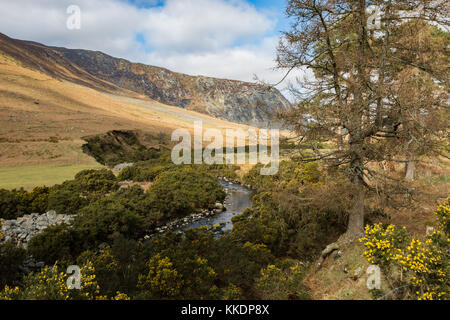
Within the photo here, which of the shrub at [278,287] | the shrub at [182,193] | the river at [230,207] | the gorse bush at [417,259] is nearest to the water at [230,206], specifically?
the river at [230,207]

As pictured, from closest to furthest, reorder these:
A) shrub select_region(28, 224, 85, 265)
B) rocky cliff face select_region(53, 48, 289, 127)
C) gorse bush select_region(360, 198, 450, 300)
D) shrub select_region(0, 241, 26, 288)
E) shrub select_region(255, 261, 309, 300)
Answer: gorse bush select_region(360, 198, 450, 300)
shrub select_region(255, 261, 309, 300)
shrub select_region(0, 241, 26, 288)
shrub select_region(28, 224, 85, 265)
rocky cliff face select_region(53, 48, 289, 127)

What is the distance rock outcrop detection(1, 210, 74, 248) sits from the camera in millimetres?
8516

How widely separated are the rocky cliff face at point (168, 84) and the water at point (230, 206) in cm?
12658

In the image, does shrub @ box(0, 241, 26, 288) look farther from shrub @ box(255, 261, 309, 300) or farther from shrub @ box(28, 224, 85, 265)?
shrub @ box(255, 261, 309, 300)

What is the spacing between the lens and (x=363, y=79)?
5812 millimetres

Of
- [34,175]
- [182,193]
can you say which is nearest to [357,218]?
[182,193]

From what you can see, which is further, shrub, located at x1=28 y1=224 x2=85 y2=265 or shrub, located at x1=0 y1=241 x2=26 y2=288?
shrub, located at x1=28 y1=224 x2=85 y2=265

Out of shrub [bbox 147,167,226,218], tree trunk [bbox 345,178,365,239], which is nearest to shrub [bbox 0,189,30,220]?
shrub [bbox 147,167,226,218]

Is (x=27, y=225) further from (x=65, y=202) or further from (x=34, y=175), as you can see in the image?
(x=34, y=175)

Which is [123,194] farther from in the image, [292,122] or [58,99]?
[58,99]

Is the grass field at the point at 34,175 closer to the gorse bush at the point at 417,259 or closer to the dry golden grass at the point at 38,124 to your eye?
the dry golden grass at the point at 38,124

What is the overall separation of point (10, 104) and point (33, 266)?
4168 centimetres

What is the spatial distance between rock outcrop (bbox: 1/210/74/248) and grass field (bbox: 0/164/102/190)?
12.6 ft
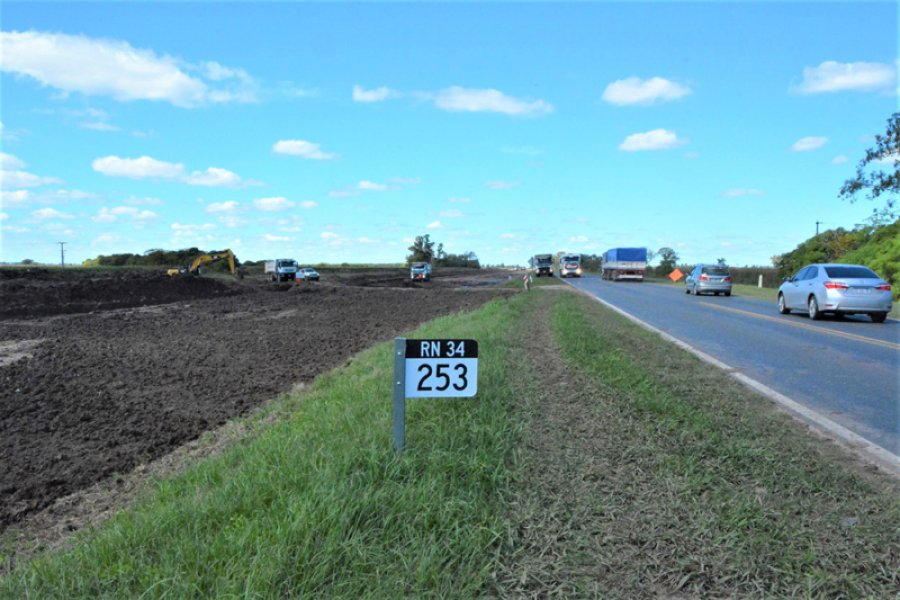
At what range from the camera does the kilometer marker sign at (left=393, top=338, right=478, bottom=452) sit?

# Given request
Print every one of the lines above verbatim, leaving out the pictures.

# Exercise output
Within the photo here, which of the shrub at [278,287] | the shrub at [182,193] | the river at [230,207] | the gorse bush at [417,259] is nearest to the water at [230,206], specifically?
the river at [230,207]

As pictured, from closest to furthest, reorder these:
A) shrub select_region(28, 224, 85, 265)
B) rocky cliff face select_region(53, 48, 289, 127)
C) gorse bush select_region(360, 198, 450, 300)
D) shrub select_region(0, 241, 26, 288)
E) shrub select_region(255, 261, 309, 300)
Answer: gorse bush select_region(360, 198, 450, 300)
shrub select_region(255, 261, 309, 300)
shrub select_region(0, 241, 26, 288)
shrub select_region(28, 224, 85, 265)
rocky cliff face select_region(53, 48, 289, 127)

What is the distance rock outcrop detection(1, 210, 74, 248) sits from the camera in millimetres?
8516

How widely separated are the rocky cliff face at point (168, 84) and the water at point (230, 206) in cm?
12658

In the image, does shrub @ box(0, 241, 26, 288) look farther from shrub @ box(255, 261, 309, 300) or farther from shrub @ box(28, 224, 85, 265)?
shrub @ box(255, 261, 309, 300)

What is the spacing between the lens and (x=363, y=79)?
5812 millimetres

Of
- [34,175]
- [182,193]
can you say which is nearest to [357,218]?
[182,193]

From what you can see, which is further, shrub, located at x1=28 y1=224 x2=85 y2=265 or shrub, located at x1=0 y1=241 x2=26 y2=288?
shrub, located at x1=28 y1=224 x2=85 y2=265

Out of shrub [bbox 147,167,226,218], tree trunk [bbox 345,178,365,239], which is nearest to shrub [bbox 0,189,30,220]?
shrub [bbox 147,167,226,218]

Is (x=27, y=225) further from (x=65, y=202) or further from (x=34, y=175), as you can see in the image?
(x=34, y=175)

Which is [123,194] farther from in the image, [292,122] or [58,99]?
[58,99]

Is the grass field at the point at 34,175 closer to the gorse bush at the point at 417,259 or closer to the dry golden grass at the point at 38,124 to your eye?
the dry golden grass at the point at 38,124

What is the overall separation of point (10, 104) and point (33, 266)?
4168 centimetres

What is the spatial distance between rock outcrop (bbox: 1/210/74/248) and grass field (bbox: 0/164/102/190)?
12.6 ft
At what range from the camera does the kilometer marker sign at (left=393, top=338, right=478, bottom=452) sit?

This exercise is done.